Question

We start with 6 Black playing cards and we add cards to the point where the probability of drawing 2 Red cards in a row without replacement is `1/2`. How many cards do we add?

Answer 1

`15` red cards.

Explanation:

Let the number of red cards to be added to `6` black cards be `x`, where `x` is natural number.

Now probability of getting first red card is `x/(x+6)`

and conditional probability of getting second red card (assuming we have already got one red card) is `(x-1)/(x+5)`, as we are considering without replacement.

Hence probability of drawing `2` red cards, without replacement, is
`x/(x+6)xx(x-1)/(x+5)` and as this probability is `1/2`, we have

`(x(x-1))/((x+6)(x+5))=1/2`

or `2x(x-1)=(x+6)(x+5)`

or `2x^2-2x=x^2+11x+30`

or `x^2-13x-30=0`

or `(x-15)(x+2)=0`

i.e. `x=15` or `x=-2`

But as number of red cards can only be a natural number

`x=15`

Answer 2

If we only add Red cards, 15. If we don't limit the colour of cards added, there is no number that can be added that will achieve that probability.

Explanation:

Let me first point out that if we're talking about solely red cards being added, the answer is 15 and the details are here:

https://socratic.org/questions/how-many-red-cards-must-be-added-to-6-black-cards-so-that-the-probability-of-dra?source=search

That said, this question does not limit itself to red cards being added, and so we can have both black and red added. If we don't limit ourselves to a single pack of cards and can instead draw from an infinite supply of mixed cards , we can approach the question this way - first I'll lay out the starting argument the same way the question handling adding solely red cards does:

We have (B)lack cards and (R)ed cards. We start with `B=6` and want to add R so that the odds of drawing 2 R, without replacement, is `1/2`. How many R must we add?
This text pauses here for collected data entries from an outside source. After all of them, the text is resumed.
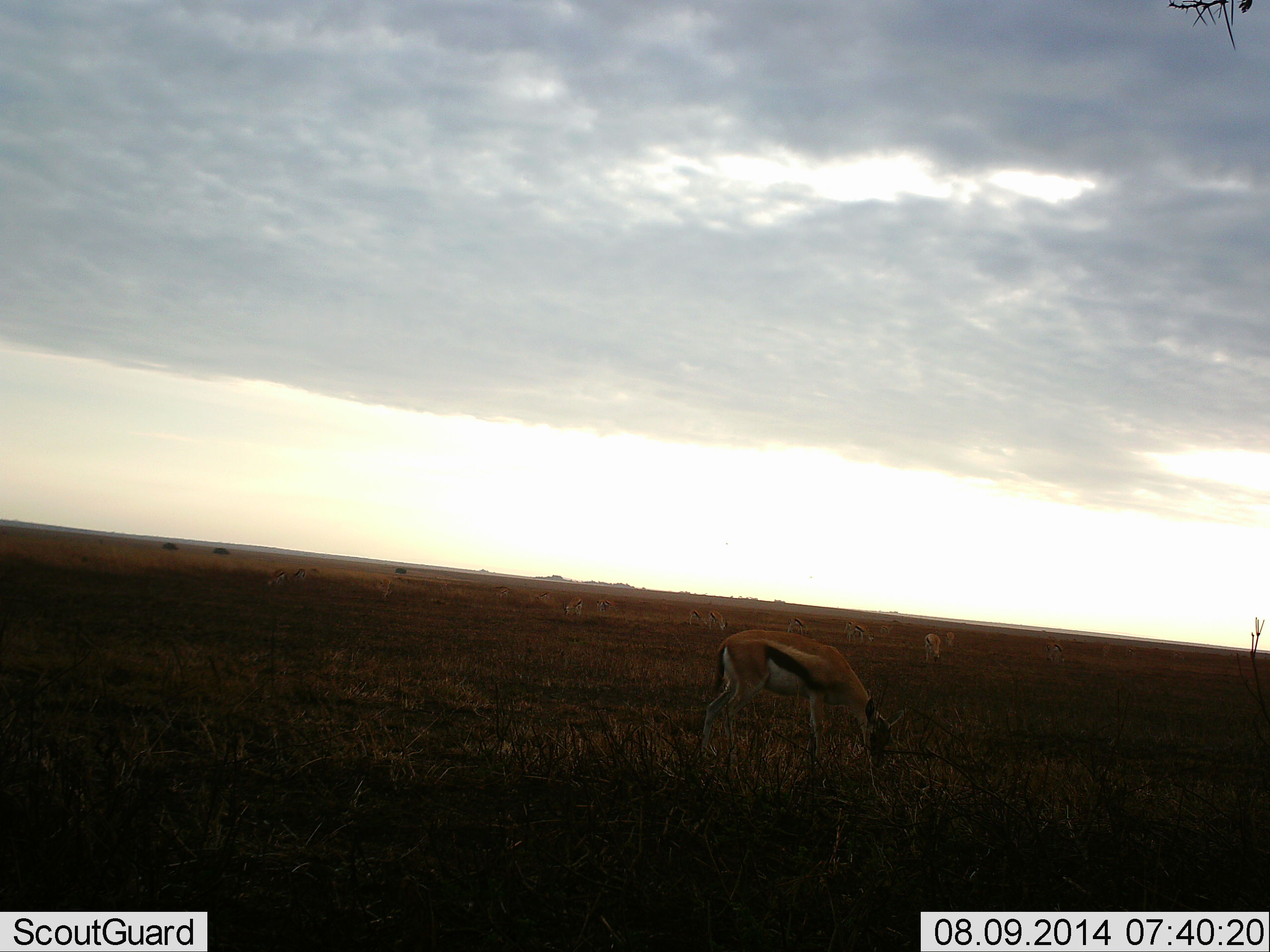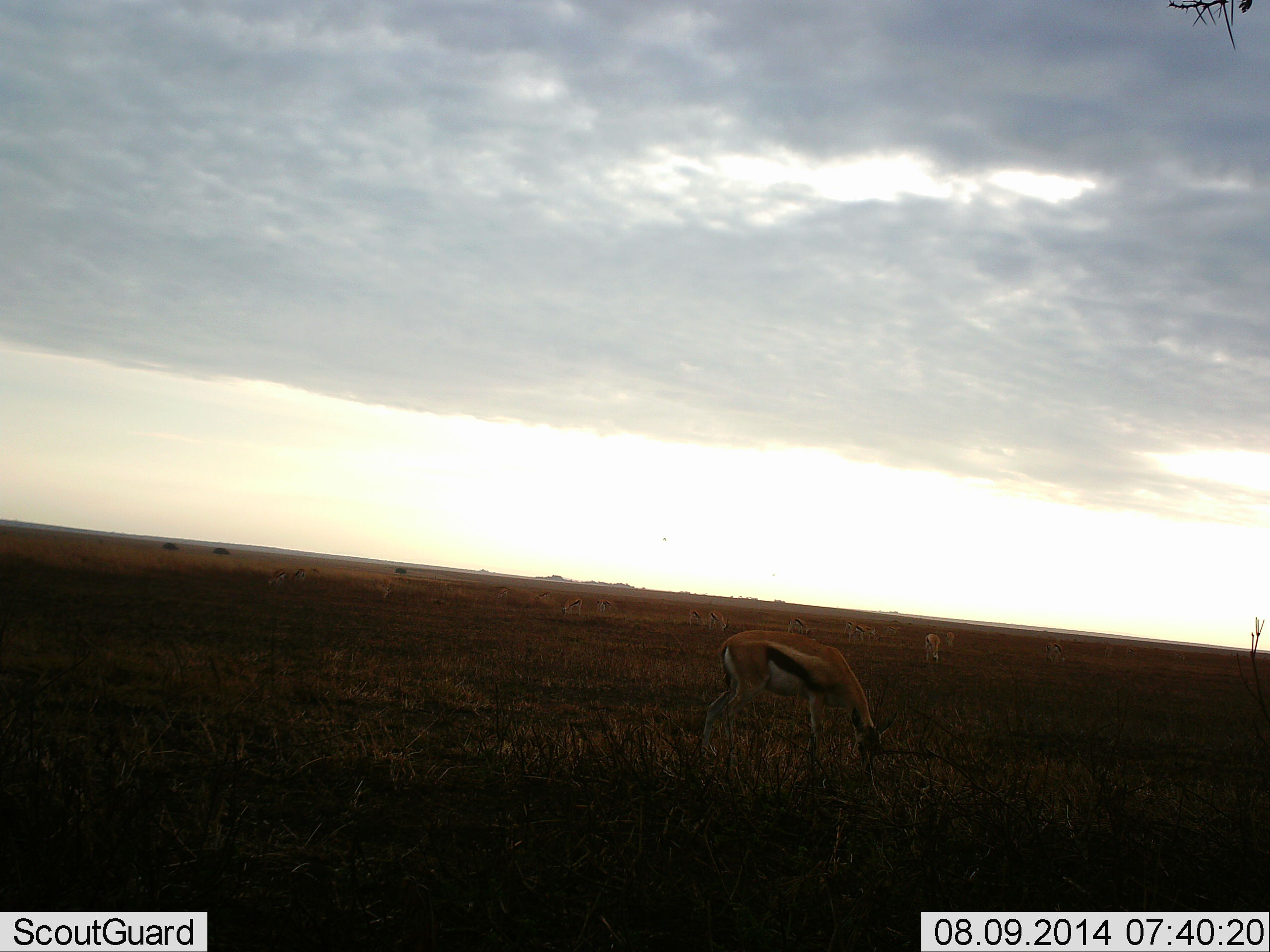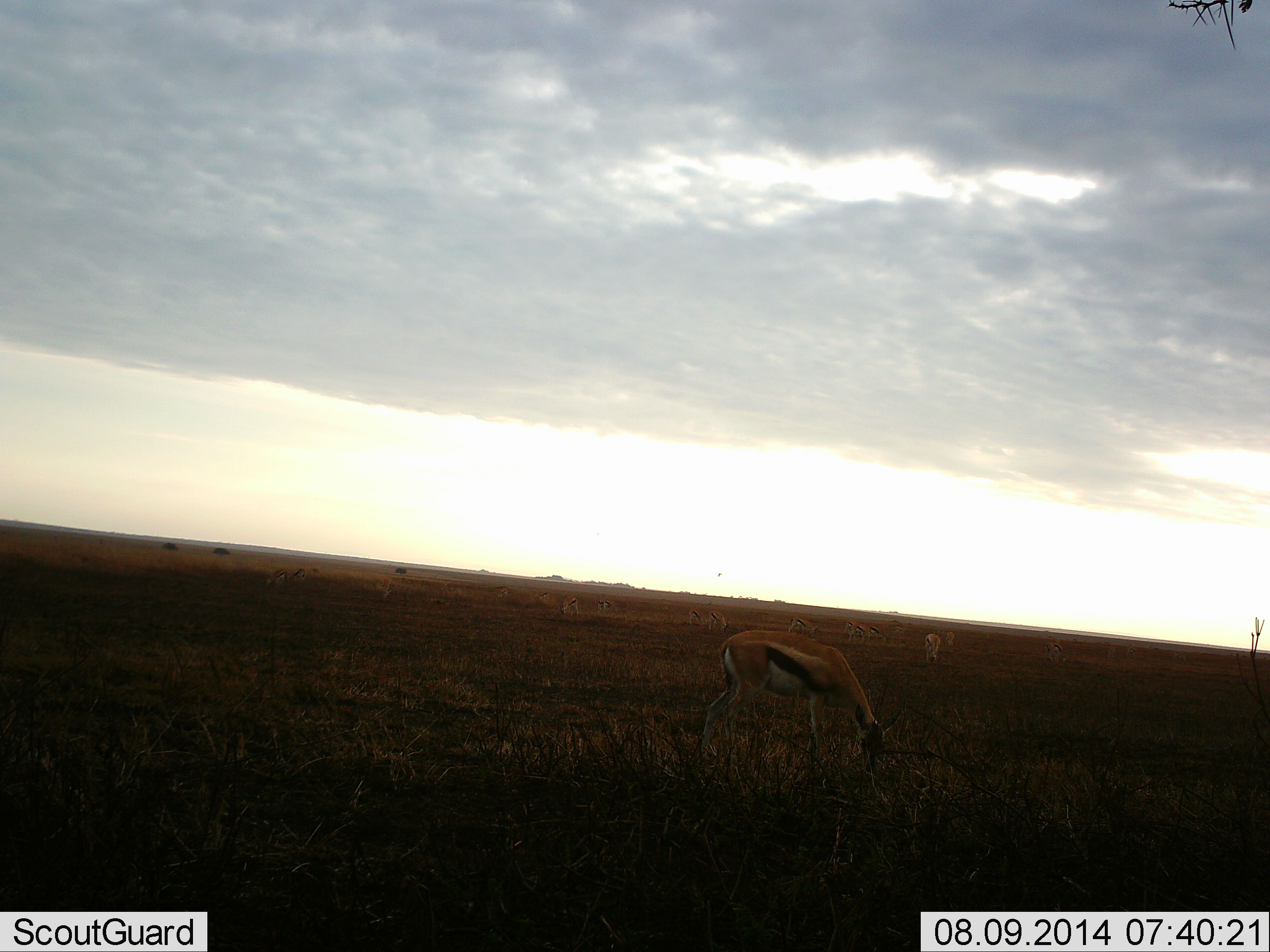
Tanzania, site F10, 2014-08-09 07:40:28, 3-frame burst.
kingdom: Animalia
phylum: Chordata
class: Mammalia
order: Artiodactyla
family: Bovidae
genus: Eudorcas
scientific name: Eudorcas thomsonii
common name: thomson's gazelle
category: gazellethomsons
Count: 3.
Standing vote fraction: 30%.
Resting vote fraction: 10%.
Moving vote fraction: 10%.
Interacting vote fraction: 0%.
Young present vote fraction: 0%.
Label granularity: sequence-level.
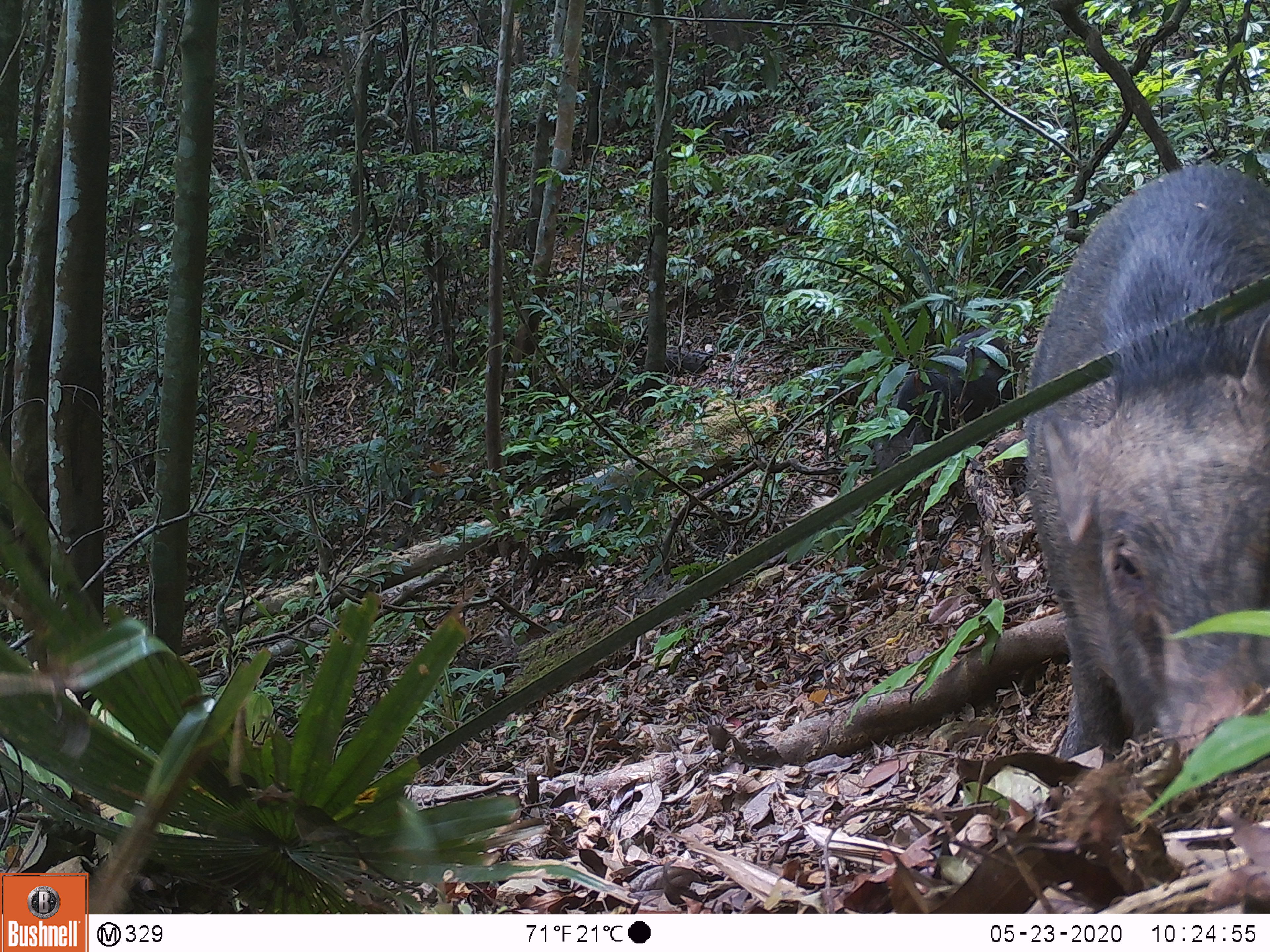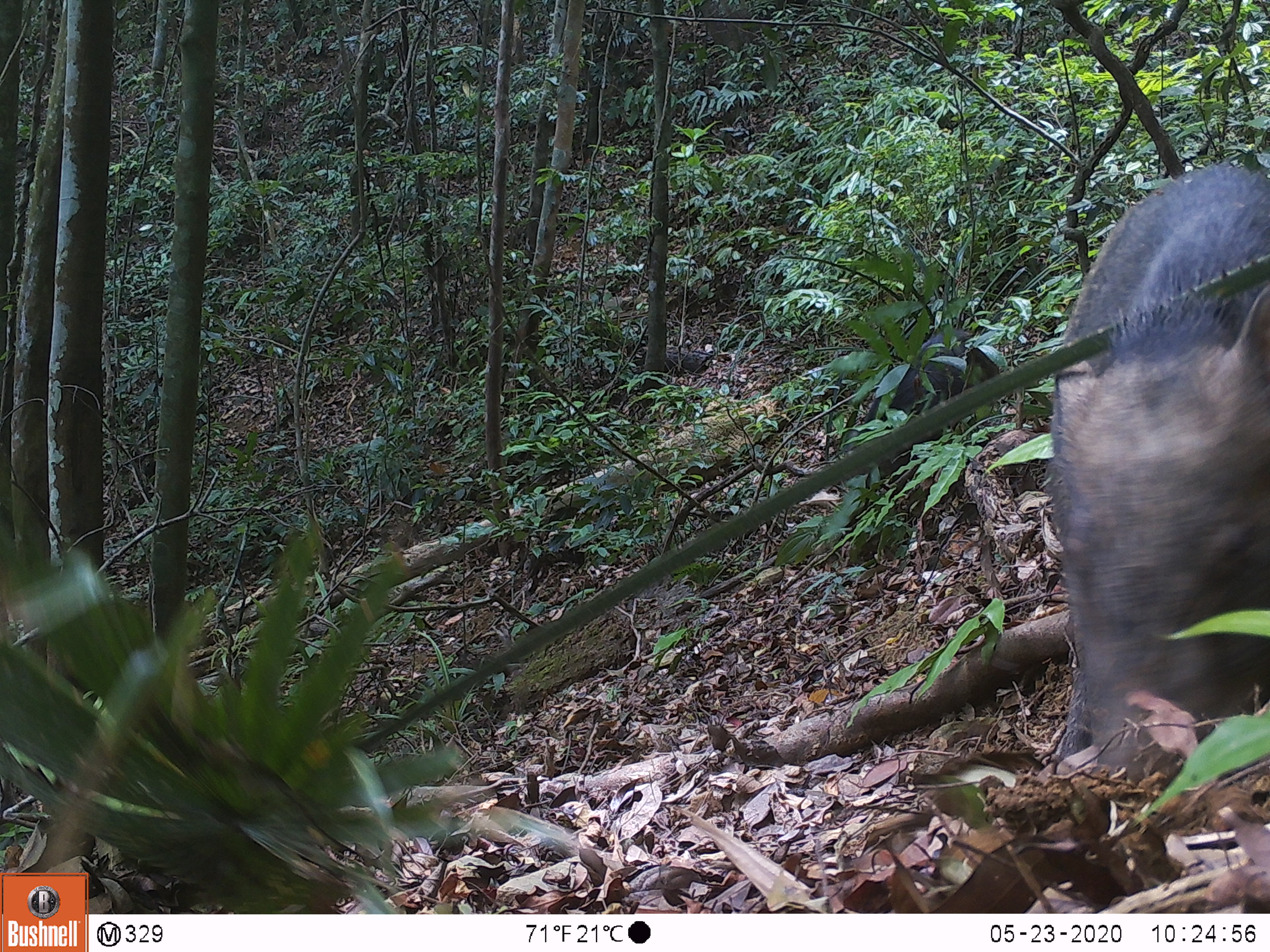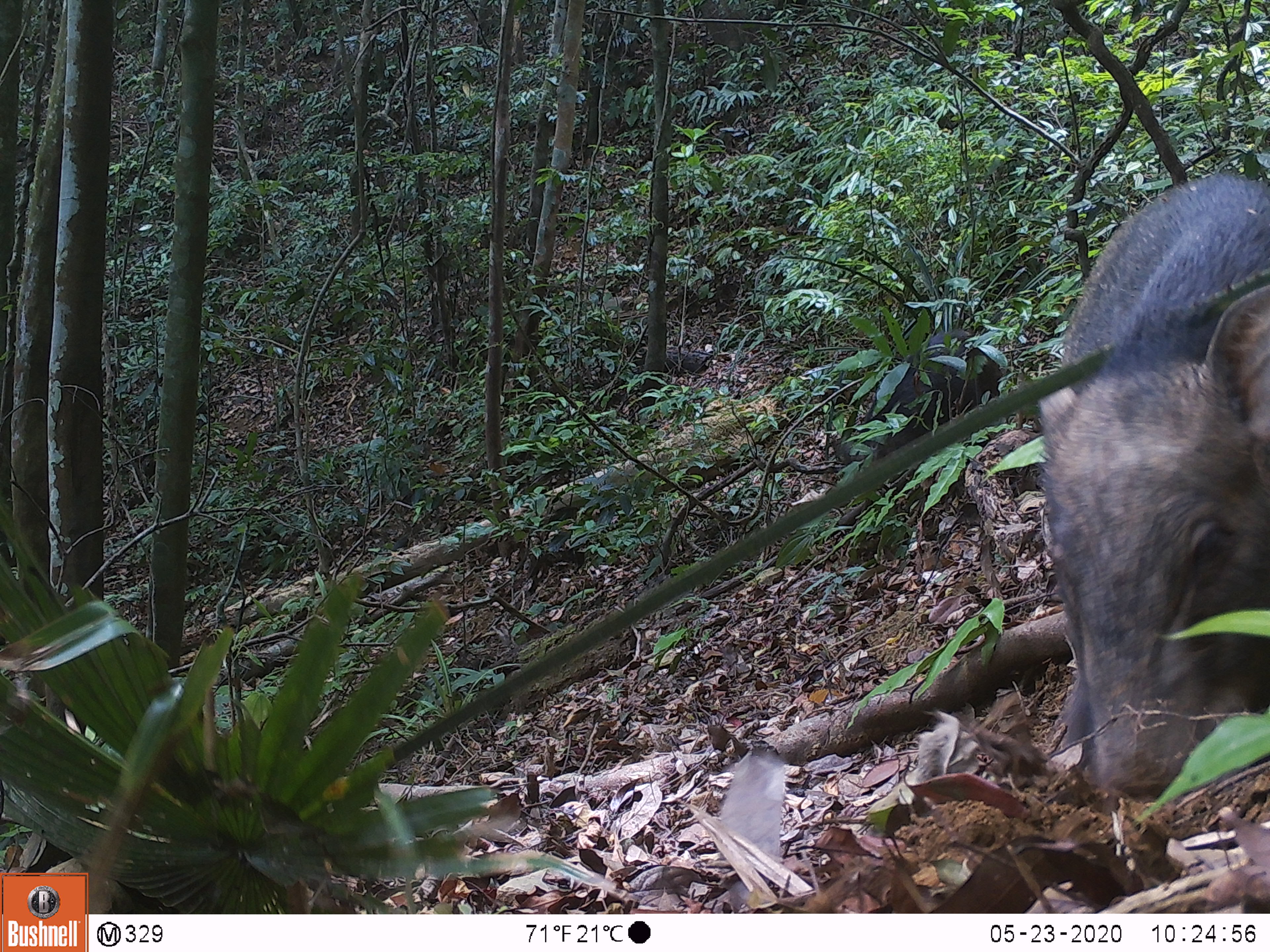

The odds of drawing an R on a single draw is:

`R/(R+B)`

and so for example if we have `R=B=6`, we'd have the odds of drawing an R to be:

`6/(6+6)=6/12=1/2`

So now let's add that second draw into the mix. We've already drawn an R and so we have one R less, so the ratio for the second draw is:

`(R-1)/((R-1)+B)`

Which means that the two draws taken together are:

`(R/(R+B))((R-1)/((R-1)+B))`

Now in the analysis with working with only adding R, we know that `B=6`. We don't know that here. We know that `B >=6` and that, in general, the number of R we add will be equal to the number of B added, so we can express that as:

`B=6+R`

We still want the odds of the two draws to be `1/2`, so we'll get:

`(R/(R+6+R))((R-1)/((R-1)+6+R))=1/2`

`(R/(2R+6))((R-1)/(2R+5))=1/2`

`(R(R-1))/((2R+6)(2R+5))=1/2`

`(R^2-R)/(4R^2+22R+30)=1/2`

`2(R^2-R)=4R^2+22R+30`

`2R^2-2R=4R^2+22R+30`

`0=2R^2+24R+30`

And now I'll use the Quadratic Formula:

`x = (-b \pm sqrt(b^2-4ac)) / (2a)`

`x = (-24 \pm sqrt(24^2-4(2)(30))) / (2(2))`

`x = (-24 \pm sqrt(576-240)) / 4`

`x = (-24 \pm sqrt(336)) / 4`

`x~= (-24 \pm 18.33) / 4`

And all we end up with is negative results. This means there are no number of mixed cards that will give us the probability of drawing 2 R in a row with the odds of `1/2`.